Theoretically, true white noise would contain all frequencies with equal power across the entire spectrum from zero hertz to infinity. However, such a signal would contain an infinite amount of energy and therefore, cannot exist. In the real world, white noise contains all frequencies within a certain frequency range. For instance, a white noise signal in the radio frequency band may contain all frequencies from one hundred thousand Hz to several billion Hz. White noise in the audio frequency band contains all frequencies which span the range of human hearing (from 20 Hz to 20,000 Hz). White noise sounds similar to radio static but has a much cleaner and smoother sound. The sound of rainfall or leaves rustling in the wind are good examples of audio white noise produced in nature. Some people find the sound of white noise pleasing, while others don't.

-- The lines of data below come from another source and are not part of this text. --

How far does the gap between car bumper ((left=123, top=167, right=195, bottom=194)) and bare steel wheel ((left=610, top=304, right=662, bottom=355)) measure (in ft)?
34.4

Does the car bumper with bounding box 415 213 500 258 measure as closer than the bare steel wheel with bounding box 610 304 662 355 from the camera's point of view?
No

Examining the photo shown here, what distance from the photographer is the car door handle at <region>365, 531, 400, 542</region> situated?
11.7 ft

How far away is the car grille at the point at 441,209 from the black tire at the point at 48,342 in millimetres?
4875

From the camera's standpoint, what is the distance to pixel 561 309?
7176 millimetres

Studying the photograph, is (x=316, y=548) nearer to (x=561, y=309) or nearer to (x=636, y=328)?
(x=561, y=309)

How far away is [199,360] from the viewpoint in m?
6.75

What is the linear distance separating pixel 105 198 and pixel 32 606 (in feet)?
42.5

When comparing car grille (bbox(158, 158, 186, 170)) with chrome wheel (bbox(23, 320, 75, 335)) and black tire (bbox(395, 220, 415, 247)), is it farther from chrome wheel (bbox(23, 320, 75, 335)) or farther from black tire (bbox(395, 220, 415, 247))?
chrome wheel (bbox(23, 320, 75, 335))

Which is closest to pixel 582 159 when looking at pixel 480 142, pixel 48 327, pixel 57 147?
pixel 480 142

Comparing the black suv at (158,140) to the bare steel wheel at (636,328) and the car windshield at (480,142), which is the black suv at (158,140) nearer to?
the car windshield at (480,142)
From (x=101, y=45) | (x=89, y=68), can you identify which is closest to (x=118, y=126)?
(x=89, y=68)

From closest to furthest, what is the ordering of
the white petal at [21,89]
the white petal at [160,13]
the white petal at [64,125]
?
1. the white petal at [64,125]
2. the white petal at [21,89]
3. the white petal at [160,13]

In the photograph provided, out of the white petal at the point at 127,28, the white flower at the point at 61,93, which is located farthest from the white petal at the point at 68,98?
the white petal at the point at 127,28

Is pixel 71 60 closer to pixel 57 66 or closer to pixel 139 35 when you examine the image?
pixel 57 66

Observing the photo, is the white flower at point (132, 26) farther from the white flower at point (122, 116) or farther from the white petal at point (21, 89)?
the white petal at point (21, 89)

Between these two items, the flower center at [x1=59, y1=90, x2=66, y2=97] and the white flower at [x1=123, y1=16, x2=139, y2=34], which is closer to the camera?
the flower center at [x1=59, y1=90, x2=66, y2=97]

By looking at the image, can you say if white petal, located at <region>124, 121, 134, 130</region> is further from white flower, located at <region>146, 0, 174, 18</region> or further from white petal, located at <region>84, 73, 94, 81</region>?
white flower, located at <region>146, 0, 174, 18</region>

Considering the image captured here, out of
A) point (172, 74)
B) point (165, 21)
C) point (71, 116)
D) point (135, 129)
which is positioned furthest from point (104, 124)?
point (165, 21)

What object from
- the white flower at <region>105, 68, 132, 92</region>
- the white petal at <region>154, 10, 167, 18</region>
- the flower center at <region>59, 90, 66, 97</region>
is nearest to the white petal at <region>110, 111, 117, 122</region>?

Since our ears perceive frequency ranges in a logarithmic manner, it is much easier for us to distinguish the pitch distance between 100 Hz and 200 Hz than it is for us to distinguish the same pitch distance between 10,000 Hz and 10,200 Hz. In other words, 100 Hz sounds very different than 200 Hz, but 10,000 Hz sounds only very slightly different than 10,200 Hz despite the fact that both sets of frequencies contain the same frequency difference of 200 Hz. Since higher frequencies are less distinguishable from each other than the lower ones, the upper frequencies would seem to "bunch up" together and overpower the lower frequencies. Because of this, most people cannot hear the lower bass frequencies that are also present in white noise.

White noise can be highly effective at creating a sound curtain to help prevent eavesdropping on private conversations, masking noise in busy offices, providing a true random noise source for computer applications such as cryptography, and even for paranormal research.

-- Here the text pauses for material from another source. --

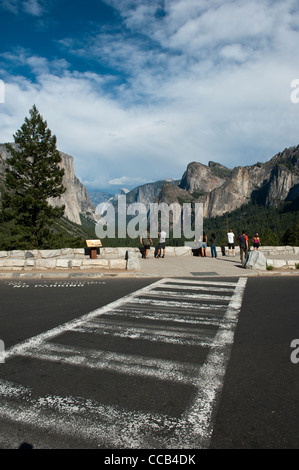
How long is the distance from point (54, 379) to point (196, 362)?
5.92 ft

Just like white noise, pink noise contains all frequencies within the audio band. Pink noise sounds similar to white noise, the only difference is that much of the higher frequencies in pink noise are not as prominent, allowing the lower frequencies to be much more perceptible. In other words, the bass has been increased while the treble has been reduced. The sound of a waterfall, ocean surf, or a raging river are some examples of pink noise produced in nature.

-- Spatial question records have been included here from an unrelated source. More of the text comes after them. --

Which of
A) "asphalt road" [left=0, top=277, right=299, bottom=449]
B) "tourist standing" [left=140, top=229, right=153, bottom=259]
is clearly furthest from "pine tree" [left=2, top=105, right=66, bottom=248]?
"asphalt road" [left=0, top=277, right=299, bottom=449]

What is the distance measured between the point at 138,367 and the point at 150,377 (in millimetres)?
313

The true random pink noise produced by the PNG-400 is created by passing the white noise signal through an electronic circuit called a pink noise filter. The noise filter reduces the noise output by 3 decibels per octave, thereby producing a signal where the power is inversely proportional to its frequency. In other words, the intensity of the higher frequencies are significantly reduced. Thus, the lower frequencies sound just as loud as the higher ones, producing a much more uniform sound. 

Although white noise is important for some applications, most people agree that pink noise is more soothing to listen to. The soothing sound of pink noise can help promote a state of relaxation & sleep for both babies and those suffering from insomnia. Pink noise can also provide relief for those suffering from tinnitus. I have found that it is highly effective at masking distracting noises (like your neighbor's barking dog), which can help improve focus and concentration. Some people even use pink noise as an aid for meditation practices. Other uses include testing and calibrating sound systems.